» **TASK ITEM**: The answer is a single figure: how many lines below contain the word "marking".

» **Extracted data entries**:
*** Begin section ***

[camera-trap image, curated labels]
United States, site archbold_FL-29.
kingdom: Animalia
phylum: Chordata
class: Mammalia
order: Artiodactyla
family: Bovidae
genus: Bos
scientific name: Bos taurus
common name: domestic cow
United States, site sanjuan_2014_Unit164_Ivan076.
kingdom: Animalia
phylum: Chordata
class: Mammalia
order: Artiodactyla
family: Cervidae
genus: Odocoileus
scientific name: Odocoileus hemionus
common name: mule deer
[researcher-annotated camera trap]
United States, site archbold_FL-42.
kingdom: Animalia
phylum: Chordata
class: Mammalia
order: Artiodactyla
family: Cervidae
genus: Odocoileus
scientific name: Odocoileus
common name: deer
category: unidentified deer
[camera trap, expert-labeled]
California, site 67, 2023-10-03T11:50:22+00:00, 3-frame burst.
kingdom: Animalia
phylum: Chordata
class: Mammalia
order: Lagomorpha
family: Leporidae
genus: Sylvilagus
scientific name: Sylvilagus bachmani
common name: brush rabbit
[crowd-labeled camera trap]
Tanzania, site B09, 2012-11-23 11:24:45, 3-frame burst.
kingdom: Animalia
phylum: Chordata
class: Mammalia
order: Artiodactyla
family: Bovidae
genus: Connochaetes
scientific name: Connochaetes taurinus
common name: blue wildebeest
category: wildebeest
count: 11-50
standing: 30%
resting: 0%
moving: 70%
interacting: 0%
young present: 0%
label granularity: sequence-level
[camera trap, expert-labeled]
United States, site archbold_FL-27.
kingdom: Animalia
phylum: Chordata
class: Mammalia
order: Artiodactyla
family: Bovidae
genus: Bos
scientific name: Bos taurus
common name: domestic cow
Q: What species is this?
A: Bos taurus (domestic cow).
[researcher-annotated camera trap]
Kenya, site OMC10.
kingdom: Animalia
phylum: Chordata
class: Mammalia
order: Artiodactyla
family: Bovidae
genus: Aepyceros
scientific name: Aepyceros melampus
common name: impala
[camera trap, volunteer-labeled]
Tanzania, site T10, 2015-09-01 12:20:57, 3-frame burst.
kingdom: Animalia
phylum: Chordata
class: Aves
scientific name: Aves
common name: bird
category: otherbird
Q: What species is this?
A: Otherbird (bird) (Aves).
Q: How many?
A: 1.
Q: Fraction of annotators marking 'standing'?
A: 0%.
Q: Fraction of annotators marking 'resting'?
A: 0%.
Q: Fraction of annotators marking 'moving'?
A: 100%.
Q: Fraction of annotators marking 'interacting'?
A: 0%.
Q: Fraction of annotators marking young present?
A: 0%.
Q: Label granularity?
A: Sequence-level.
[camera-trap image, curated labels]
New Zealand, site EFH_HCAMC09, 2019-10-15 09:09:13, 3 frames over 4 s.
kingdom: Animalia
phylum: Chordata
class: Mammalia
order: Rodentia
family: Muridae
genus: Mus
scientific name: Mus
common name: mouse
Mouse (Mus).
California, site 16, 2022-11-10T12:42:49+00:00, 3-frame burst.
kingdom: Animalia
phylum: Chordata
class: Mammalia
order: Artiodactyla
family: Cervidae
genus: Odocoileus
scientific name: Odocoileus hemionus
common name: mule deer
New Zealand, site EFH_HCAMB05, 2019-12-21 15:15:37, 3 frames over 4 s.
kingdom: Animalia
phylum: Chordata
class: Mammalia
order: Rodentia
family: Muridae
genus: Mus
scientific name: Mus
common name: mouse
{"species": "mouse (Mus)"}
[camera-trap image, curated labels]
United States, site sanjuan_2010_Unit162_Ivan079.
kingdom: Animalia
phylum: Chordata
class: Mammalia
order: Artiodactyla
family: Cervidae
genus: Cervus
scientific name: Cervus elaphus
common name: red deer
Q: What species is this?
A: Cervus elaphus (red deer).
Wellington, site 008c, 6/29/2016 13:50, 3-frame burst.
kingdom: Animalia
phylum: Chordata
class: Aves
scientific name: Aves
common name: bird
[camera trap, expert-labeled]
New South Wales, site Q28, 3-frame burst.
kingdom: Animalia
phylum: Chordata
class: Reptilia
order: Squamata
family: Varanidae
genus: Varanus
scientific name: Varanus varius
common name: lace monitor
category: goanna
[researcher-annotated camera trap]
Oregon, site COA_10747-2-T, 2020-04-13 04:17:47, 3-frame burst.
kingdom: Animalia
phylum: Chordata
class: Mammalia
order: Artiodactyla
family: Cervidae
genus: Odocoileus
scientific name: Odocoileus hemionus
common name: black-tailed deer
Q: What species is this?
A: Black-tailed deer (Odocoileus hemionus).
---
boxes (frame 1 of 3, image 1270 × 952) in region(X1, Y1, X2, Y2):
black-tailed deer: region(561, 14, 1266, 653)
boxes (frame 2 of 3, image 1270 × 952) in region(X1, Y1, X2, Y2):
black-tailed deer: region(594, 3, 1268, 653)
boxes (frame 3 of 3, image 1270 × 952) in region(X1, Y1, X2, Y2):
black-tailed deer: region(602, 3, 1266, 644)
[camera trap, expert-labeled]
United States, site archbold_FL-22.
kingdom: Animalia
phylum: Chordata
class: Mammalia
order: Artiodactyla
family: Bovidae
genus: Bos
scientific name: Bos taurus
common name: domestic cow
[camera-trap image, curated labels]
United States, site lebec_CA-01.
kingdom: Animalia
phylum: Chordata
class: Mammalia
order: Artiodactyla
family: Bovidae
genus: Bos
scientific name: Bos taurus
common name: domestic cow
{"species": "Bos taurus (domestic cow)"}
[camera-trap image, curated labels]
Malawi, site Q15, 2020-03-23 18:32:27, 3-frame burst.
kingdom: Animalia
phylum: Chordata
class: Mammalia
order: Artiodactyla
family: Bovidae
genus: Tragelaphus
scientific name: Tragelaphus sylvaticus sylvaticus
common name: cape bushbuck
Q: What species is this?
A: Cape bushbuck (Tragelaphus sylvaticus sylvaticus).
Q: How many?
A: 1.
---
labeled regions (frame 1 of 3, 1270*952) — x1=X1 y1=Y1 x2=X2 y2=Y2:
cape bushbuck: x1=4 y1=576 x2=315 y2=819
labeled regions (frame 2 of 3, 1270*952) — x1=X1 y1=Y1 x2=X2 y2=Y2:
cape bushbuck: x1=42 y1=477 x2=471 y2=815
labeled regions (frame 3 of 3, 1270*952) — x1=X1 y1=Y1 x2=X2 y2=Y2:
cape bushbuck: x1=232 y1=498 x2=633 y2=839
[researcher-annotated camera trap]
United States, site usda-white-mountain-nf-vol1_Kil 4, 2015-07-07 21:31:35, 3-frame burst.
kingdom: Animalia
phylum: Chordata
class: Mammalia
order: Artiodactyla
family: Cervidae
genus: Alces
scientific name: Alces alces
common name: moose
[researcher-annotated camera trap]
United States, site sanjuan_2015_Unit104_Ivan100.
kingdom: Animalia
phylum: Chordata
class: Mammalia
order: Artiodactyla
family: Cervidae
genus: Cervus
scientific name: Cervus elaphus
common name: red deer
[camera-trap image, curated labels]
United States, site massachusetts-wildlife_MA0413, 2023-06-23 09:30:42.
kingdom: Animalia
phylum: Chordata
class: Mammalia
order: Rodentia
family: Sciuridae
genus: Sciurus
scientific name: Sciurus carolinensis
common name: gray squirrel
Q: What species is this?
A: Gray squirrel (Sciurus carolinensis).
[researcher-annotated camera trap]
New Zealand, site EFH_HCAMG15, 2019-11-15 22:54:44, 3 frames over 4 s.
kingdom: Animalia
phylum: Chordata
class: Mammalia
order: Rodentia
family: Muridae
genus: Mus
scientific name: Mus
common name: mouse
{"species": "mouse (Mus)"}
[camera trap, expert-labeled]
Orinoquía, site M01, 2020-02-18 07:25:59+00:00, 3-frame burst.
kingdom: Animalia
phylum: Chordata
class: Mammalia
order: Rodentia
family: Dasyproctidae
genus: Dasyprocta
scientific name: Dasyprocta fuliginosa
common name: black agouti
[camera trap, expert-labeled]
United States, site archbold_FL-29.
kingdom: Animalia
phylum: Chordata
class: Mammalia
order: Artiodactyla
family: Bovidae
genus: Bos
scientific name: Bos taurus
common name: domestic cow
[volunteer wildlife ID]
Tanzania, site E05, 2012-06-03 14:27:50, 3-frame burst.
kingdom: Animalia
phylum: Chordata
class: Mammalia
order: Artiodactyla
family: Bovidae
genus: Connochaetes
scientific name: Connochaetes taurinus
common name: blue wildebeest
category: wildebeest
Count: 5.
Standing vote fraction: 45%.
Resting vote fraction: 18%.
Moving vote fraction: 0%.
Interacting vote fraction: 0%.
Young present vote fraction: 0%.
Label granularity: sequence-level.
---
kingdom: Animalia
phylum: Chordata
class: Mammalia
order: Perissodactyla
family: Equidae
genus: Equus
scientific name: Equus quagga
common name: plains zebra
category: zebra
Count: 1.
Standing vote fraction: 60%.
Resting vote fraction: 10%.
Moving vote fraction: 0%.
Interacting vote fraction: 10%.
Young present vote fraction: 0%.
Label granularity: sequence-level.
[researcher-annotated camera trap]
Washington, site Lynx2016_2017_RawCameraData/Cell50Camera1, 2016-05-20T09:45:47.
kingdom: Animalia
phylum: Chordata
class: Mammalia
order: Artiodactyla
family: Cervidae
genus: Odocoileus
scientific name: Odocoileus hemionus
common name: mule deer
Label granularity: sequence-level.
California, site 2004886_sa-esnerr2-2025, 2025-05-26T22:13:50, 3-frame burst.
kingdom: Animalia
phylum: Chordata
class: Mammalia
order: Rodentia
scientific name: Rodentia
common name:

*** End section ***

» **SOLUTION TO THIS PROBLEM**: 5